* Consegna 1 *
Nel brano su Iside, Vesta e l'alchimia, che cosa raffigurava la quercia cava nel simbolismo alchemico?
* Consegna 2 *
Prosegui il brano su Iside, Vesta e l'alchimia dopo la sua ultima frase.

* Brano proposto *
|---|

L’arte sacra dei primi cristiani, che rappresenta la Vergine con il bambino Gesù tra le braccia, sembra aver tratto ispirazione dal culto di Iside che culla il piccolo Horus (la cui nascita veniva celebrata la notte del 24 dicembre, data anche della nascita di Mitra, il sol invictus dei misteri mitraici di origine persiana, che nasceva in una grotta da una pietra). Anche Fulcanelli (nel “Mistero delle Cattedrali”, ma cfr anche J. Baltrusaidis, “La ricerca di Iside”, Adelphi, Milano, 1985) ritiene che il culto delle Madonne nere si sia innestato su un preesistente culto isiaco, mantenendo talvolta invariati anche gli oggetti di culto (immagini e statue della dea reinterpretate come raffigurazioni della Madonna). Anche Vesta o Hestia (dal sanscrito Was, abitazione) era una dea vergine della terra a cui erano sacri sia il focolare domestico che il fuoco sacro della città, l’estinguersi del quale era ritenuto un segno inequivocabile dell’avvicinarsi di una calamità.
Le sacerdotesse di Vesta, le vestali, dovevano essere vergini e mantenersi caste durante tutta la durata del loro ufficio, pena la morte. Avevano il compito di custodire il fuoco sacro e il Palladium (una statua della vergine Atena armata di lancia) oltreché i simulacri dei Penati e altri oggetti sacri in un luogo di forma ottagonale in cui nessun uomo poteva penetrare. Nelle loro cerimonie non potevano usare l’acqua degli acquedotti ma solo quella piovana e delle sorgenti. Le statue di Vesta venivano poste nelle abitazioni all’entrata (da cui, secondo Ovidio, il termine vestibolo) e la dea era raffigurata con in mano una coppa, il Palladium o una torcia.
Nelle “Dodici chiavi della filosofia” di Basilio Valentino, nella quarta chiave è raffigurato uno scheletro in piedi su un catafalco, accanto al quale arde una candela, e, vicino allo scheletro, un tronco di quercia essiccato. Nel simbolismo alchemico la quercia cava raffigurava il “forno filosofico” entro il quale veniva cotto l’uovo filosofico, cioè il recipiente entro il quale si realizzava la trasmutazione alchemica. La figura di Basilio rappresenta l’estrazione del “Sale filosofico”, quel sale che ha il potere di preservare per sempre dalla putrefazione ciò con cui viene a contatto. Un simile Sale, ci dice Valentino, “È inutile se il suo interno più profondo non è scoperto ed il suo esterno spinto al centro”. Il Sale viene liberato dalla cenere ottenuta con la combustione e dev’essere poi unito allo Zolfo e al Mercurio che originariamente appartenevano al corpo non purificato. In tale modo diviene possibile ricostruire, con l’aiuto del fuoco, ciò che distruzione e dissezione avevano dissolto, ma il nuovo corpo, a differenza del vecchio, è un corpo immortale.

|---|

* Materiale fornito *
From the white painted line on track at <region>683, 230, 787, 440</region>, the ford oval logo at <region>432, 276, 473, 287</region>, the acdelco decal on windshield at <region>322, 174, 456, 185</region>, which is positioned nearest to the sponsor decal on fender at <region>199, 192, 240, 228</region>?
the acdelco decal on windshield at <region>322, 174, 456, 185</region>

|---|

* Risposta scritta 1 *
Il «forno filosofico», entro il quale veniva cotto l'uovo filosofico.

* Risposta scritta 2 *
Nel “De confectione Lapidis” Rupescissa definisce il Sale come “L’acqua coagulata dalla secchezza del fuoco”; Mylius lo chiama “Il diadema del tuo cuore” e nello stesso modo viene definito da Senior nel “De Chemia”. Per Senior il Sale è anche, alternativamente, “il corpo bianco della cenere” o “la terra bianca fogliata che va separata dalla terra dannata e nera”, cioè dalla parte impura, pesante e malvagia della terra. Lo stesso Senior in “Artis auriferae”, spiega come il Mercurio dei filosofi si fabbrichi dal Sale: “...dapprima diventa cenere, poi Sale, e dal Sale, mediante diverse operazioni, il Mercurio dei Filosofi”.
Molti autori credono che nel Sale siano fusi sia lo Zolfo che il Mercurio, tanto che alcuni lo chiamano Rebis, “la cosa doppia”, un appellativo che, peraltro, veniva riferito talvolta allo Zolfo, talvolta al Mercurio. Infine il testo ermetico “Tractatus aureus”, contenuto nel Musaeum Hermeticum, così ammonisce l’alchimista che pretenda di portare a termine il suo Magistero senza servirsi del Sale: “Colui che opera senza Sale non ridesterà i corpi morti, colui che opera senza Sale tende un arco senza corda. Perché voi in effetti dovete sapere che i saggi hanno bisogno di un Sale assai diverso da questi minerali volgari”.
È interessante anche notare il rapporto costante che esiste tra il sale e l’oro, tanto in alchimia quanto nella geografia sacra.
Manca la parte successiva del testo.